Start of Block

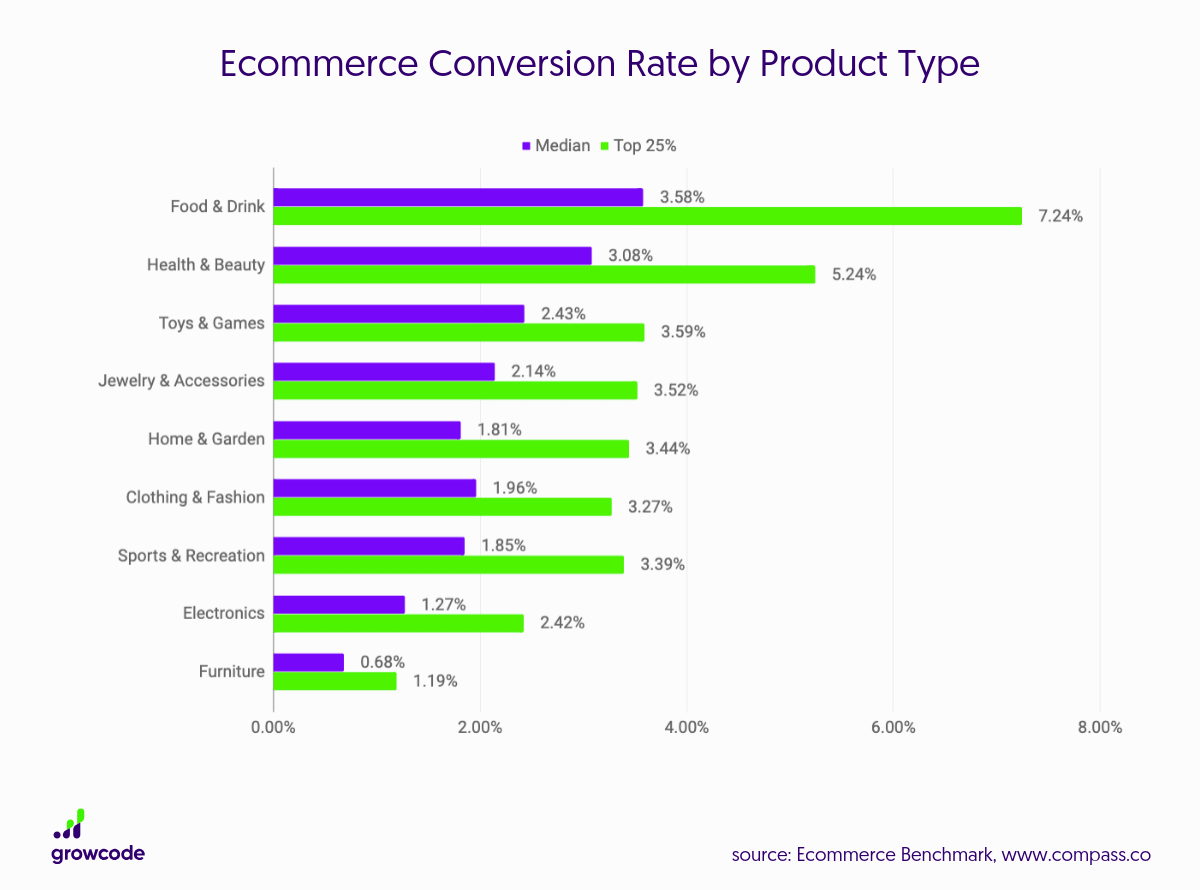 Ecommerce-Conversion-Rate-by-Product-Type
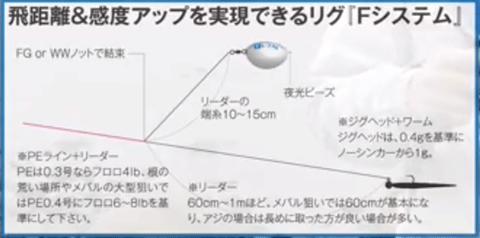 Fシステム解説動画が公開_003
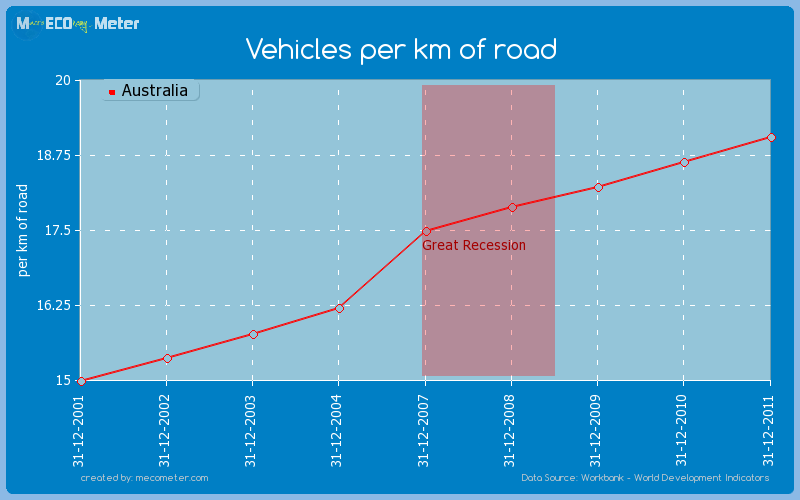 Vehicles per km of road of Australia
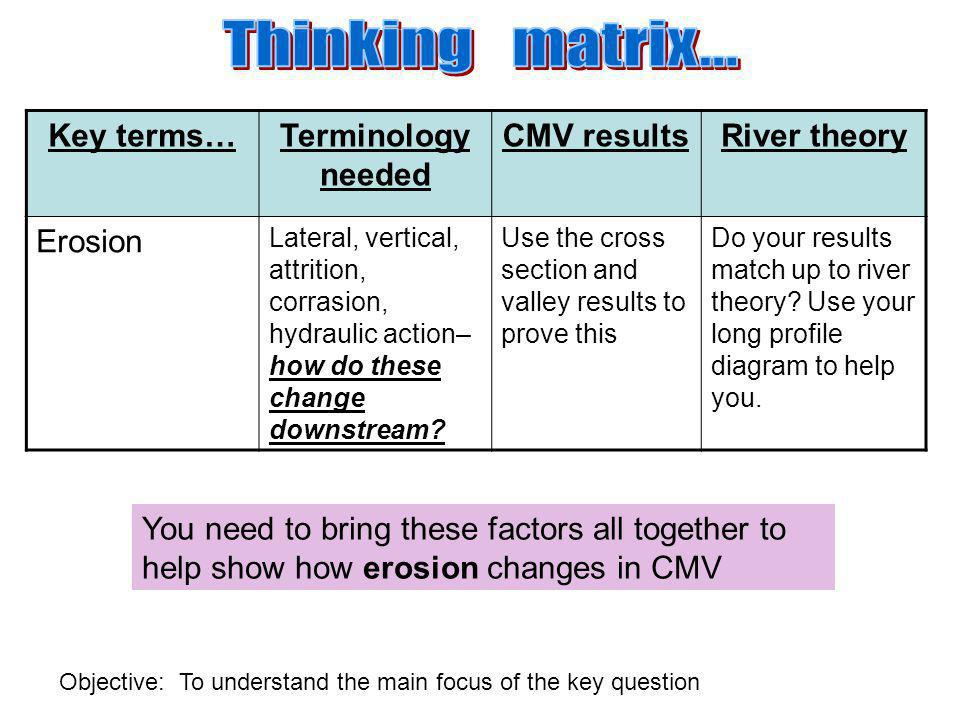 Key terms…Terminology needed CMV resultsRiver theory Erosion Lateral, vertical, attrition, corrasion, hydraulic action– how do these change downstream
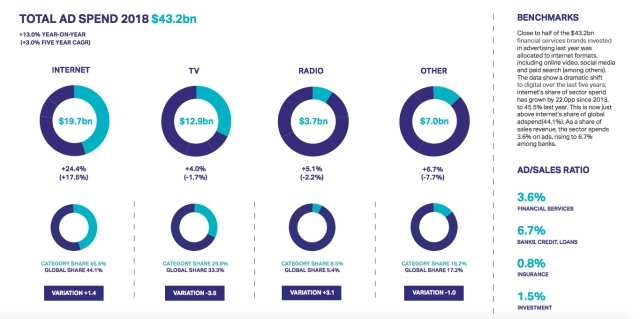 WARC releases 2019 Global Ad Trends report
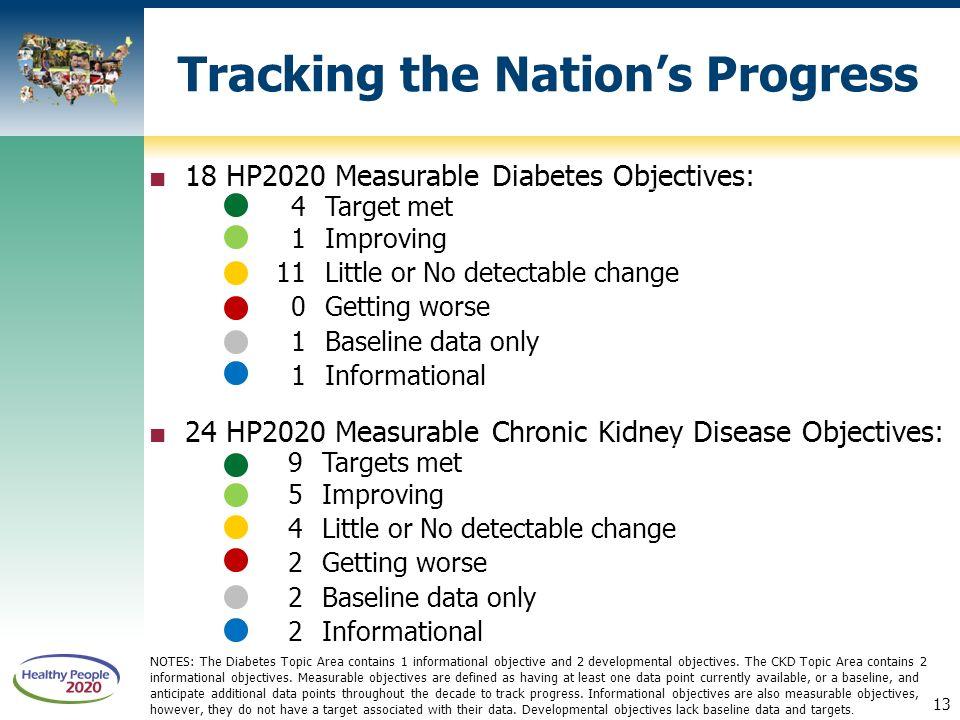 diabetes hp 2020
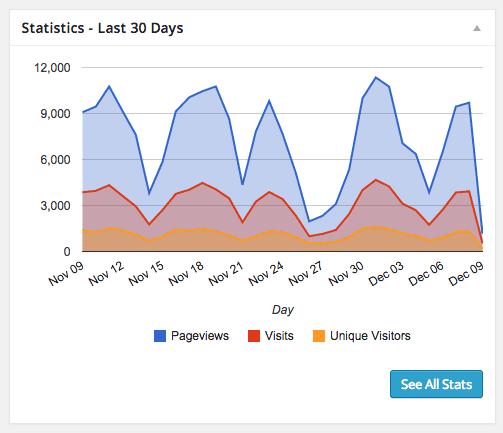 Google Analytics in the dashboard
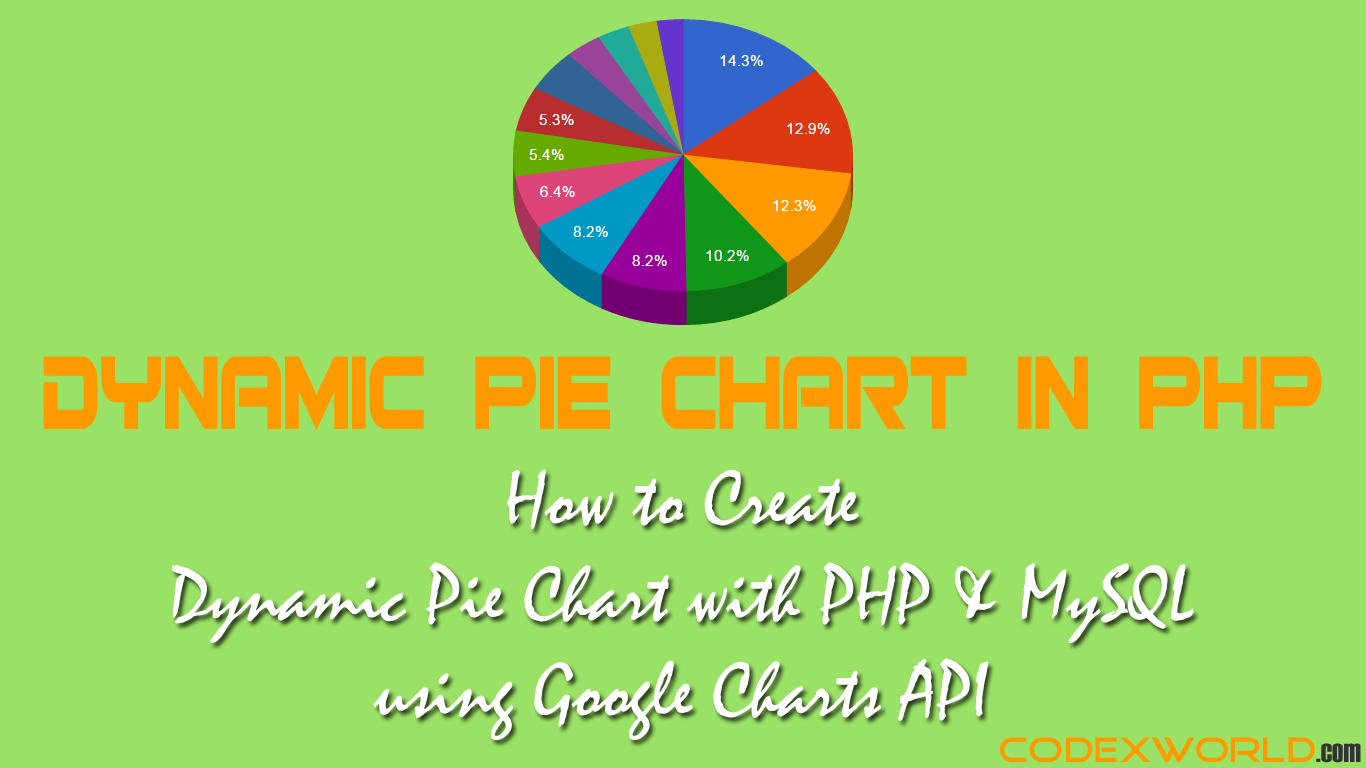 Create dynamic pie chart in php with google charts codexworld nvjuhfo Choice Image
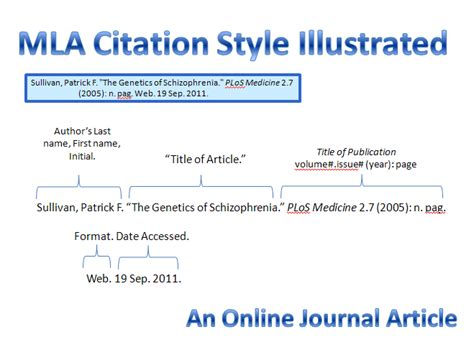 apa format url bibliography online apa the oscillation band
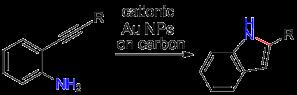 AuNPsC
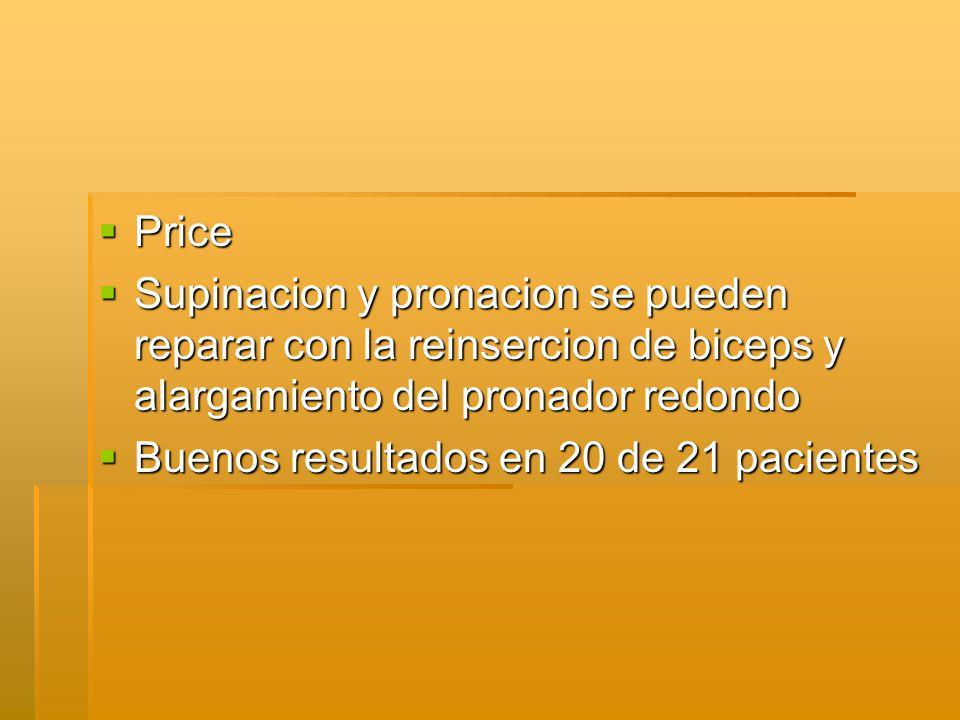 Price Price Supinacion y pronacion se pueden reparar con la reinsercion de biceps y alargamiento del pronador redondo Supinacion y pronacion se pueden reparar con la reinsercion de biceps y alargamiento del pronador redondo Buenos resultados en 20 de 21 pacientes Buenos resultados en 20 de 21 pacientes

End of Block

-- Exercise brief --
First drop every picture, then print the data above exactly as it stands.

-- Task solution --
 Ecommerce-Conversion-Rate-by-Product-Type
 Fシステム解説動画が公開_003
 Vehicles per km of road of Australia
 Key terms…Terminology needed CMV resultsRiver theory Erosion Lateral, vertical, attrition, corrasion, hydraulic action– how do these change downstream
 WARC releases 2019 Global Ad Trends report
 diabetes hp 2020
 Google Analytics in the dashboard
 Create dynamic pie chart in php with google charts codexworld nvjuhfo Choice Image
 apa format url bibliography online apa the oscillation band
 AuNPsC
 Price Price Supinacion y pronacion se pueden reparar con la reinsercion de biceps y alargamiento del pronador redondo Supinacion y pronacion se pueden reparar con la reinsercion de biceps y alargamiento del pronador redondo Buenos resultados en 20 de 21 pacientes Buenos resultados en 20 de 21 pacientes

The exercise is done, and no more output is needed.